Due Monday Dec. 7, 11.59pm, but extensions available.

  • Finish up the full final version
  • Submit to Canvas assignment
  • Submit to the SPLOT to share with the wider world
  • Fill out the Memorandum of Understanding
  • Kick back and bask in the glory of finishing a semester of amazing work
  • But don't forget to submit the final big reflection!

Details:

  1. Rework the full draft from Nov. 30, and respond to comments and feedback suggestions to make sure your project is the best it can be: a coherent piece (or set of pieces), for a total of appr. 1200 words, ideally with illustrations from North American collections, or images that are in the Public Domain. Make sure to credit images correctly. (Note: ideally = I know this may not be the case)
    • Your final version should be as free from typos, misspellings and grammar mistakes as reasonable, and should include reference in Chicago Notes and Bibliography style.
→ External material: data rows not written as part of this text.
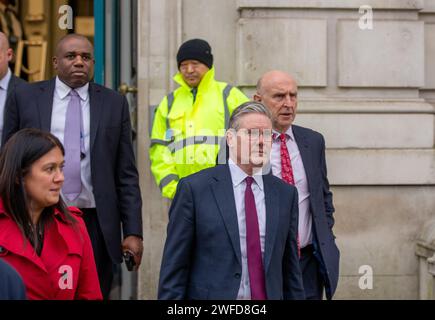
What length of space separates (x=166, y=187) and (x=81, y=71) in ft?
3.76

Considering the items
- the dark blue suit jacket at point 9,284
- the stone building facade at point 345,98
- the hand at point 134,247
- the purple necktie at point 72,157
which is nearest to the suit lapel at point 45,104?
the purple necktie at point 72,157

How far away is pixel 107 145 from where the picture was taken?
6422 mm

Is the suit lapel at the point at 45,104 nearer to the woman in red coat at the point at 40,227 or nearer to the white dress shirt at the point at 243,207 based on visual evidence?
the woman in red coat at the point at 40,227

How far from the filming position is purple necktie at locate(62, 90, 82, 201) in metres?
6.29

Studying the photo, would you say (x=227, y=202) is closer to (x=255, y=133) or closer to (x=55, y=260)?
(x=255, y=133)

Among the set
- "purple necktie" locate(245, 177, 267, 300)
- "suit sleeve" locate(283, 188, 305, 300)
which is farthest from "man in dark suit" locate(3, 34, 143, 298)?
"purple necktie" locate(245, 177, 267, 300)

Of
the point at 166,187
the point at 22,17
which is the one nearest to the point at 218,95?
the point at 166,187

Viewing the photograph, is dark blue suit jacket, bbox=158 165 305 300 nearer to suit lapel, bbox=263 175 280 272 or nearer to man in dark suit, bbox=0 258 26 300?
suit lapel, bbox=263 175 280 272

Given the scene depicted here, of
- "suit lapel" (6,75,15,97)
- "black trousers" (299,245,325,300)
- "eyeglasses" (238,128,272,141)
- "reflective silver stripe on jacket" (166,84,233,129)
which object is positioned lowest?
"black trousers" (299,245,325,300)

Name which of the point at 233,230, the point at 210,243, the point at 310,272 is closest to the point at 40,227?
the point at 210,243

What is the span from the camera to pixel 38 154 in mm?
4750

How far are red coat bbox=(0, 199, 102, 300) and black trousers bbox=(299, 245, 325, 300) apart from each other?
5.98ft

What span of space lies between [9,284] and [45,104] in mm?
3177

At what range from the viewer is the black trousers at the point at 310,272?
→ 20.6 feet
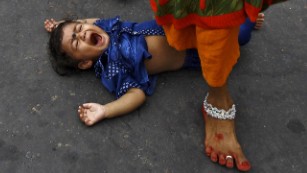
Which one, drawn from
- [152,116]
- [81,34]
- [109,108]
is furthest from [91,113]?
[81,34]

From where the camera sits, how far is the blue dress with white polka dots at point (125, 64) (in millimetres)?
1796

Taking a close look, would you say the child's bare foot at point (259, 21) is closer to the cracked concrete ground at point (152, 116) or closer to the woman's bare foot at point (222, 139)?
the cracked concrete ground at point (152, 116)

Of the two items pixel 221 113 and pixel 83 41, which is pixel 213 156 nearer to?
pixel 221 113

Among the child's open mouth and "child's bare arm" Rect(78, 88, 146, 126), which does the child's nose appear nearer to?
the child's open mouth

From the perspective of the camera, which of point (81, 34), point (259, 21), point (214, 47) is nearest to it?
point (214, 47)

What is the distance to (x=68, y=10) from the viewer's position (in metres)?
2.21

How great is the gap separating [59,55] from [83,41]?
0.13 metres

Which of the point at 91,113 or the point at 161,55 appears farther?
the point at 161,55

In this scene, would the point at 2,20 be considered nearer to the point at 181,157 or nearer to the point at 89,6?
the point at 89,6

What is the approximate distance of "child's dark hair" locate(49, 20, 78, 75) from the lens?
6.04ft

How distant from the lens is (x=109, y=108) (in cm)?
173

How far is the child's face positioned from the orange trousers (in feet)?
1.48

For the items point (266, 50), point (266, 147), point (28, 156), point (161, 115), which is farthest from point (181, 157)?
point (266, 50)

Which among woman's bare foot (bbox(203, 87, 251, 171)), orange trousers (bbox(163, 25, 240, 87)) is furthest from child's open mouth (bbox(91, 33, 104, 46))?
woman's bare foot (bbox(203, 87, 251, 171))
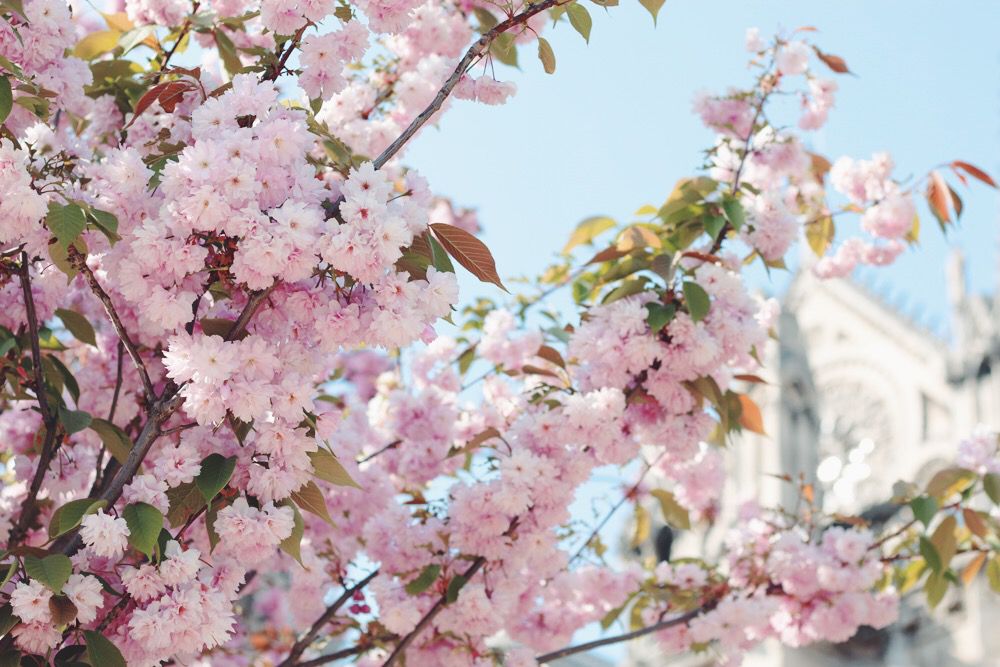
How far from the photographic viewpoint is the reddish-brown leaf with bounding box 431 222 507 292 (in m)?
2.60

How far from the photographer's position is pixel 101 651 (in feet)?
7.32

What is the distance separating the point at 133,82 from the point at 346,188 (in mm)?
1441

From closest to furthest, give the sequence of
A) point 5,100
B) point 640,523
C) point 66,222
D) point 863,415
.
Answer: point 66,222
point 5,100
point 640,523
point 863,415

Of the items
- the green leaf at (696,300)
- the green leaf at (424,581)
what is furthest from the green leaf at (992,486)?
the green leaf at (424,581)

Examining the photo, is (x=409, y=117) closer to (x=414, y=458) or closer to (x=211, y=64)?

History uses Chicago Notes and Bibliography style, not in-text citation.
    • Include captions for the images which include name of object, source, and add a hyperlink to the collection (Museum or library etc.)
    • Add the project post(s) to category hst137
  2. Go to Canvas and add the link to the assignment
  3. Submit the link, an image, and a short description to the dedicated SPLOT
  4. Fill out the MOU (Memorandum of Understanding) (Gdrive link)
    • This is a piece of electronic paper that you agree to have your work added to the SPLOT and visible to the outside world.
    • If you want your contribution to remain anonymous and not linked to your Bergbuilds blog, please contact me: you should be proud of your work, but I understand you may have reasons not to want to share your name/blog.
  5. Back to Week 14/ assignments for the final week to finish up!

From Dec. 15 onwards, you can share the project with friends, family and strangers by sending them links. You can pat yourself on the back for completing a digital project with a research component, and for learning a lot about Chinese material culture and its history.